**TASK TO CARRY OUT**: Retype each line of the material below word for word; pictures stay out.

**DATA SHOWN**:

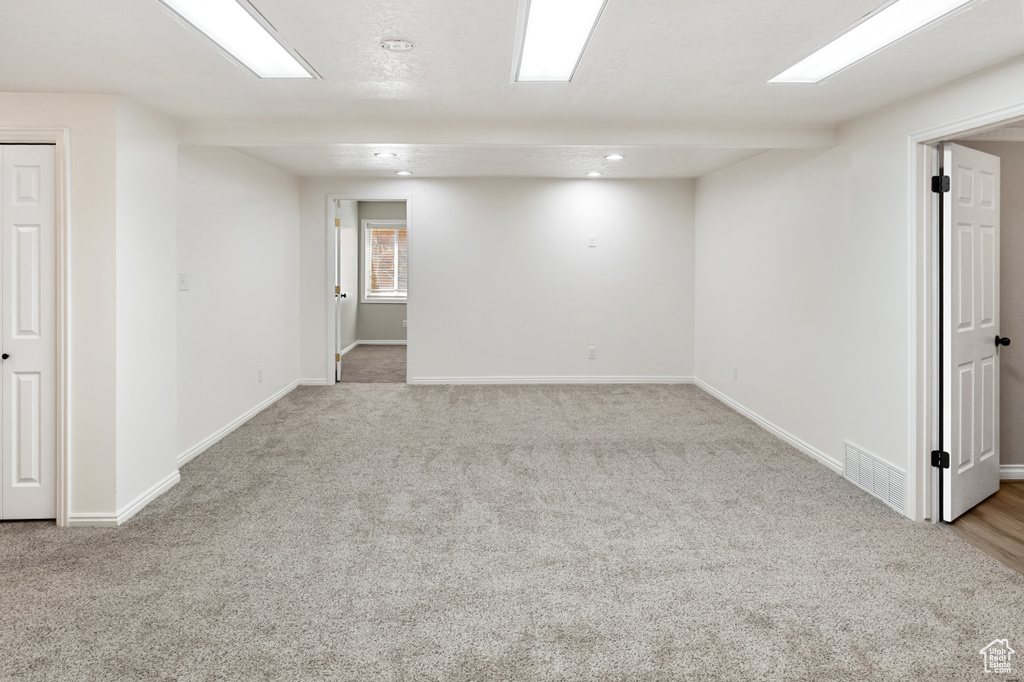 Below grade area with carpet flooring and recessed lighting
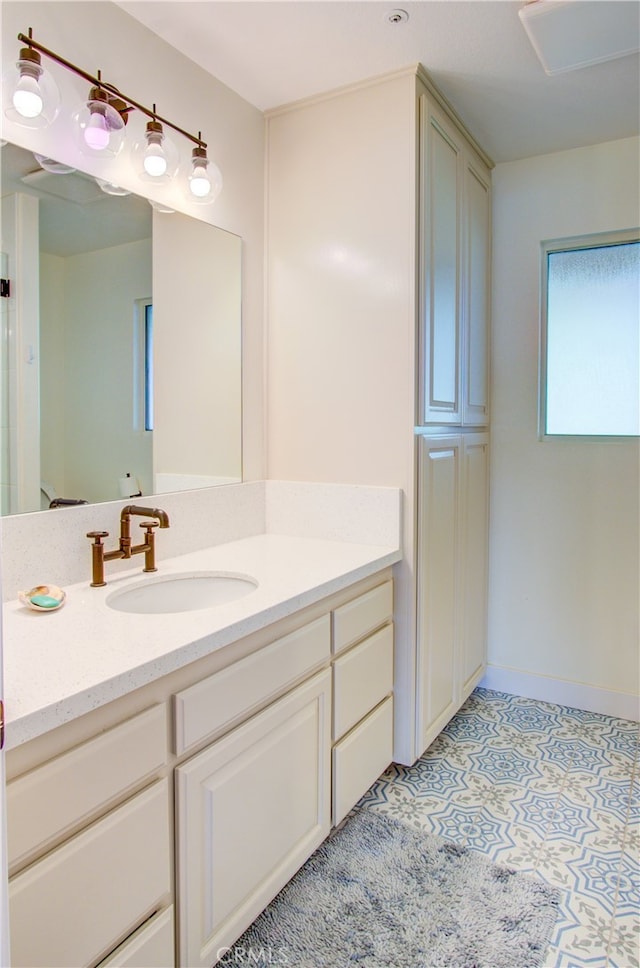 bathroom with vanity and tile patterned flooring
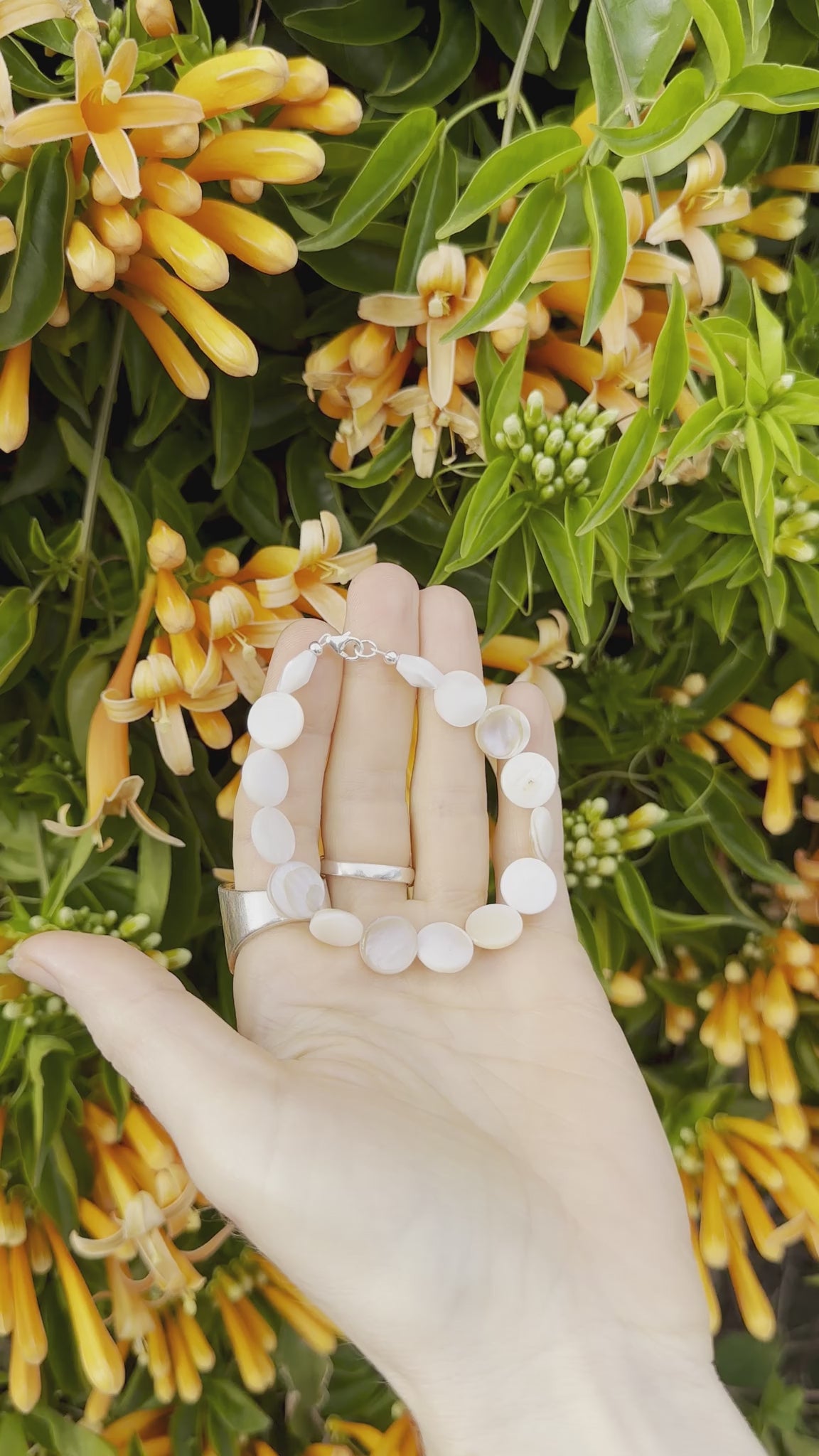 One-of-a-kind natural Mother of Pearl shell designer bracelet with sterling silver hardware, designed & handmade in California.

**ANSWER TO THIS EXERCISE**:
 Below grade area with carpet flooring and recessed lighting
 bathroom with vanity and tile patterned flooring
 One-of-a-kind natural Mother of Pearl shell designer bracelet with sterling silver hardware, designed & handmade in California.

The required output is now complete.